**Consigne a**: Sélectionnez, s'il vous plaît, toutes les lignes des entrées ci-dessous qui contiennent le mot « that », puis recopiez-les.

“Ici, on écoute mes problèmes” : pendant deux jours, la justice descend dans la rue
Vendredi 4 et samedi 5 octobre, le Défenseur des droits s'installe Porte d'Aix, pour répondre aux diverses questions des Marseillais au sujet de leurs droits. L'occasion d'aller au contact de publics précarisés, éloignés de la justice et peinant à mener seuls certaines démarches administratives.
Cette action a aidé des dizaines de Marseillais à connaître leurs droits. (Photo : CM)
Place Jules-Guesde, derrière l’arc de triomphe marseillais, des tentes blanches et un groupe de personnes en imperméables bleus, floqués “Défenseur des droits”, attirent les regards des passants. “Ça signifie quoi, Place aux droits ?”, questionne un homme, la soixantaine, en pointant du doigt la banderole rouge qui flotte au vent. “C’est un évènement qu’on organise sur deux jours, on est là pour répondre à toutes vos questions concernant vos droits”, lui répond une bénévole, présente sur le stand en cette matinée du vendredi 4 octobre. L’homme au veston gris sourit, dégaine son téléphone portable. “Viens Porte d’Aix, lance-t-il à son interlocuteur, il y a des gens qui vont pouvoir t’aider à régler tes problèmes !”

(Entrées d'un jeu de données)

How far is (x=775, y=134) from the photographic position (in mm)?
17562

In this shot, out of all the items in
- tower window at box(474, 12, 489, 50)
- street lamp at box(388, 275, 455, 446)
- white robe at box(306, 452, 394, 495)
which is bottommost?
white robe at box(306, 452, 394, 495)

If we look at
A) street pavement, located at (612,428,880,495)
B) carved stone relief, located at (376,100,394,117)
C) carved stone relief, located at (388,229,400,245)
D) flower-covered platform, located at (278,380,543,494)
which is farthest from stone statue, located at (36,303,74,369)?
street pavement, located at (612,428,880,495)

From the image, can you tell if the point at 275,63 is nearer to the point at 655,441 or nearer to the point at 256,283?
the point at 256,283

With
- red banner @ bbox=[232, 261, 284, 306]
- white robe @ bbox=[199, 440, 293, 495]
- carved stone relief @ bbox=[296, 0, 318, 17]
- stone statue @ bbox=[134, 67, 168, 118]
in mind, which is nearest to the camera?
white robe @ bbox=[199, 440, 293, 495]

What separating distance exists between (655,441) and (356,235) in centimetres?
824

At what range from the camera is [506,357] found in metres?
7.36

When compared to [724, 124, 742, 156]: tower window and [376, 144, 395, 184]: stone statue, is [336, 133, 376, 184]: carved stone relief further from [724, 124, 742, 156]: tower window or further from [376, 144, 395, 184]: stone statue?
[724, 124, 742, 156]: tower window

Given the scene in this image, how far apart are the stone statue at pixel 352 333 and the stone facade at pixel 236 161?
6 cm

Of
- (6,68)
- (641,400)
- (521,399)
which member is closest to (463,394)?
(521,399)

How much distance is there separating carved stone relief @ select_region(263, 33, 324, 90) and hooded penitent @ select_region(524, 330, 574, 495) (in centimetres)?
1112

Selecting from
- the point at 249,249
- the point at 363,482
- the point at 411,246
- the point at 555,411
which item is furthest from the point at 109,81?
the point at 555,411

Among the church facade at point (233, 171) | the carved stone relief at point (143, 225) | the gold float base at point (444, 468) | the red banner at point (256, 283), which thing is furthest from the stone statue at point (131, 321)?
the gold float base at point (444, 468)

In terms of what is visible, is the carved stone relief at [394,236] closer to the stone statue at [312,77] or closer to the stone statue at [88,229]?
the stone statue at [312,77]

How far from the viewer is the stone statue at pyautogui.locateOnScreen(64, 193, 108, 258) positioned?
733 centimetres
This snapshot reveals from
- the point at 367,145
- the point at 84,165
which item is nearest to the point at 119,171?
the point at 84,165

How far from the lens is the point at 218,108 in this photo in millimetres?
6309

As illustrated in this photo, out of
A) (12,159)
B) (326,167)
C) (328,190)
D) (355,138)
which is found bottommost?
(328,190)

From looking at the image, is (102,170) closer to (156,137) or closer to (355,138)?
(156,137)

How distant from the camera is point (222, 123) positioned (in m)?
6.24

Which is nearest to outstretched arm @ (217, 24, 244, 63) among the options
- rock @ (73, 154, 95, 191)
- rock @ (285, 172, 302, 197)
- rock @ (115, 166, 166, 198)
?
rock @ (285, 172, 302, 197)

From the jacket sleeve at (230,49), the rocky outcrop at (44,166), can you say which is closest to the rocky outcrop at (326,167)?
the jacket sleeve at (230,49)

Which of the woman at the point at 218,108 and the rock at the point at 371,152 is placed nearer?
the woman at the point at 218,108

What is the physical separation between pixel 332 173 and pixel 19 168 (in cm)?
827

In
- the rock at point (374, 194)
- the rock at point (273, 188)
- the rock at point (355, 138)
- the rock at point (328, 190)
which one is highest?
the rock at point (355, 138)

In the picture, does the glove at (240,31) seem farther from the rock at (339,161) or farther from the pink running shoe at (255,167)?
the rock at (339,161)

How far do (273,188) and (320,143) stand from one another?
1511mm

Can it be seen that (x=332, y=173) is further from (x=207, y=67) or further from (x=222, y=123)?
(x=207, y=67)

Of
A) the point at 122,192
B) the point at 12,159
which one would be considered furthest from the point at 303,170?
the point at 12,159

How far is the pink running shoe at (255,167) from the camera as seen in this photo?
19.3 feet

...

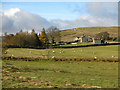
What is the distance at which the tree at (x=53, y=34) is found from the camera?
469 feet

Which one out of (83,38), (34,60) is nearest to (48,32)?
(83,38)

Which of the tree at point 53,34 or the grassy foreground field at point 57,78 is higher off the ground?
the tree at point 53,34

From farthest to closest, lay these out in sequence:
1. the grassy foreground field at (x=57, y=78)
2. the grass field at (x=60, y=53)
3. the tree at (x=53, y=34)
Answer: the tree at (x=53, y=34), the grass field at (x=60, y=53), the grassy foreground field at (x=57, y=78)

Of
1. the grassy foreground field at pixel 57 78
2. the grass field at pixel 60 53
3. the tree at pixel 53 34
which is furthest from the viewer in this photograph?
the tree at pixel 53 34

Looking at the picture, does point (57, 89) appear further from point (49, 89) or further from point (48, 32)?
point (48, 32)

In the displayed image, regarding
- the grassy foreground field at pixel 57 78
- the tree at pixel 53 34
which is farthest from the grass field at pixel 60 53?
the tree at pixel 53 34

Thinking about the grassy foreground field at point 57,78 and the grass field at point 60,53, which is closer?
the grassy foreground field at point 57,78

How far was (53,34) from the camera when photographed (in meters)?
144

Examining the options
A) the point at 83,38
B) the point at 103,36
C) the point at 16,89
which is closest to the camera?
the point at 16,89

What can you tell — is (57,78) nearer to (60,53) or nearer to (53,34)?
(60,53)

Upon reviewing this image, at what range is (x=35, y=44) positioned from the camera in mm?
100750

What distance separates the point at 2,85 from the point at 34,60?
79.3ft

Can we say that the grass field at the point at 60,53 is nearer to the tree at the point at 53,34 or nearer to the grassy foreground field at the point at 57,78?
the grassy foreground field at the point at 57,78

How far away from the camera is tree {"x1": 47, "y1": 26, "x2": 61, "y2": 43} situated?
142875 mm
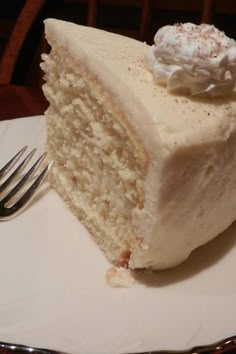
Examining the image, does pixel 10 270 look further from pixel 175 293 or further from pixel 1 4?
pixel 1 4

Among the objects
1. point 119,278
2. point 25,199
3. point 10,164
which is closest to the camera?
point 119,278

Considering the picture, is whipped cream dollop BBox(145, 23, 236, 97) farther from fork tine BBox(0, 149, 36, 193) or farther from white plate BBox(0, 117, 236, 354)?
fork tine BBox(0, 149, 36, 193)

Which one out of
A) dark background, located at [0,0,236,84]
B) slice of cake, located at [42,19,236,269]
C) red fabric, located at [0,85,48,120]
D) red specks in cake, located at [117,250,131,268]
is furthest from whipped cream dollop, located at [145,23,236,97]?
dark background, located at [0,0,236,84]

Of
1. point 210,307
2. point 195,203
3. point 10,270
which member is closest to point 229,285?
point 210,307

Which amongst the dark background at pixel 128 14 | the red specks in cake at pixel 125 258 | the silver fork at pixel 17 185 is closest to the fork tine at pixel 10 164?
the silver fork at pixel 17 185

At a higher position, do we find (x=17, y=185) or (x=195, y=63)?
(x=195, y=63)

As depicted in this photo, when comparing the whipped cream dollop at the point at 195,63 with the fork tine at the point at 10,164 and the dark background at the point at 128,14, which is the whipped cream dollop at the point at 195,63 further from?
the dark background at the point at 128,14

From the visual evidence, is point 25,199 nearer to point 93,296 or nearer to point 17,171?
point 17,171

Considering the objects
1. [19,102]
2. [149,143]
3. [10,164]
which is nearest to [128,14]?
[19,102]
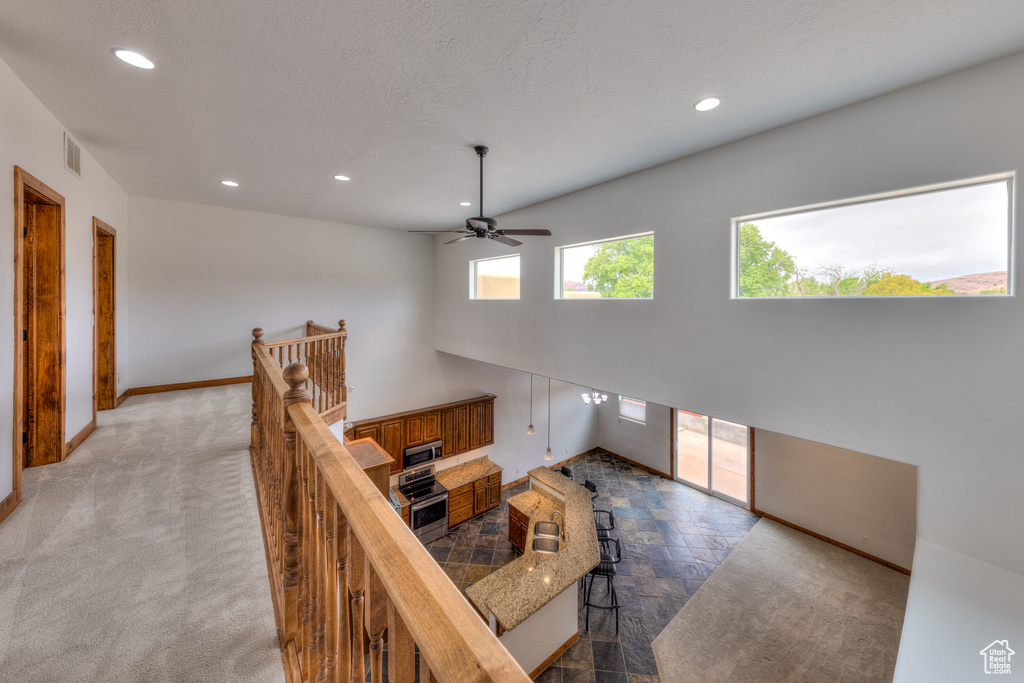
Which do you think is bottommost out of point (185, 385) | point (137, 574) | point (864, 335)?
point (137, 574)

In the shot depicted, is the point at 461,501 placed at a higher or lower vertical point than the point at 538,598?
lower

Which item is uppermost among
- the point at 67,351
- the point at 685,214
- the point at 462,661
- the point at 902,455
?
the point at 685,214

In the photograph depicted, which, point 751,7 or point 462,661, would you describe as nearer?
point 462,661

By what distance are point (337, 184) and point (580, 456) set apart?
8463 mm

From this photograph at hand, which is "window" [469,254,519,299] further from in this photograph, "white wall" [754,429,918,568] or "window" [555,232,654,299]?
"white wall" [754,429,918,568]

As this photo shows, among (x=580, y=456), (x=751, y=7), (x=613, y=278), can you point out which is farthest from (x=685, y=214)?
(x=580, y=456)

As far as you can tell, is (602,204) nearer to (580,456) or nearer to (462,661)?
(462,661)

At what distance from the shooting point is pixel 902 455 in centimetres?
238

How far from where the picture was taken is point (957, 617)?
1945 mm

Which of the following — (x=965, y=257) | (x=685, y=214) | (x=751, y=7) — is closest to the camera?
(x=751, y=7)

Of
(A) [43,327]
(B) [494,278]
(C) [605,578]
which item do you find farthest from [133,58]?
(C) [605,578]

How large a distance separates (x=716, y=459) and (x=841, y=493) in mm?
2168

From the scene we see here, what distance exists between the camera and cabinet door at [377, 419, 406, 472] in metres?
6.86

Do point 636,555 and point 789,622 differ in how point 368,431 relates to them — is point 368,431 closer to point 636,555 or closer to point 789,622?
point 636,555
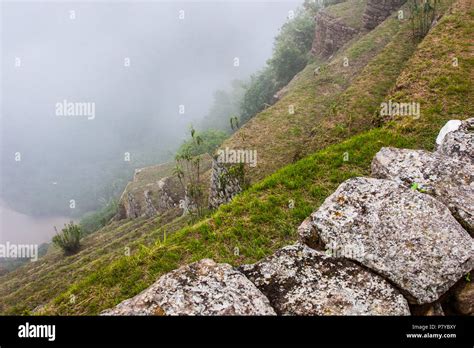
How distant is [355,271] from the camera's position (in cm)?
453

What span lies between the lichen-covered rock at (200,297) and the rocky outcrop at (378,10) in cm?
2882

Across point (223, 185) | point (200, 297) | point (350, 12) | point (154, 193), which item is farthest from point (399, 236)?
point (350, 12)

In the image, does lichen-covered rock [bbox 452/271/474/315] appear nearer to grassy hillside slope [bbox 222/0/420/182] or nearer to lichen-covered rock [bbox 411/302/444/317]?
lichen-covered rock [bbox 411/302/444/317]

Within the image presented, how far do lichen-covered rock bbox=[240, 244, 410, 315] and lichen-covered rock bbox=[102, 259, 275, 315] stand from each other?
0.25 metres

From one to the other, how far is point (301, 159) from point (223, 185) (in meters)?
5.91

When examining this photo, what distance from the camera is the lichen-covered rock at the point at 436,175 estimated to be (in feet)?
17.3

**Consigne b**: Traduisez en anglais cette phrase du texte fourni : « Place Jules-Guesde, derrière l’arc de triomphe marseillais, des tentes blanches et un groupe de personnes en imperméables bleus, floqués “Défenseur des droits”, attirent les regards des passants. »

**Réponse complète a**:
Can it be seen that (x=332, y=173) is further from (x=207, y=67) or further from (x=222, y=123)?
Can we say that the grass field at the point at 60,53 is nearer to the tree at the point at 53,34 or nearer to the grassy foreground field at the point at 57,78?

**Réponse complète b**: On Place Jules-Guesde, behind Marseille's triumphal arch, white tents and a group of people in blue raincoats printed with "Défenseur des droits" catch the eye of passersby.